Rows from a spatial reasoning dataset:
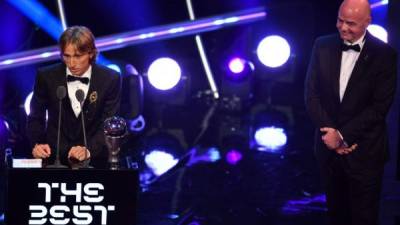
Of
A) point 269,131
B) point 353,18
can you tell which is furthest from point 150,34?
point 353,18

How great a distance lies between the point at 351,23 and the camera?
5051 mm

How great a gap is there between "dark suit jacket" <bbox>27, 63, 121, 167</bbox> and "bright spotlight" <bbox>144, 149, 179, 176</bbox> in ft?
8.10

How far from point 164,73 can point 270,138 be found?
5.28ft

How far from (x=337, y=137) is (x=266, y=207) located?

# What to do
Quote the preceding listing precisely and completely, omitting its images.

# Finished exercise
Of
A) point 269,131
B) point 353,18
can you tell which is furthest from point 150,34?
point 353,18

How great a distance lies between the point at 351,23 and the camera?
5051 mm

How great a gap is there between "dark suit jacket" <bbox>27, 63, 121, 167</bbox> and "bright spotlight" <bbox>144, 149, 179, 176</bbox> in ft?
8.10

How far from point 164,73 can point 270,138 be found?
5.28ft

How far from (x=337, y=137) is (x=266, y=207) located?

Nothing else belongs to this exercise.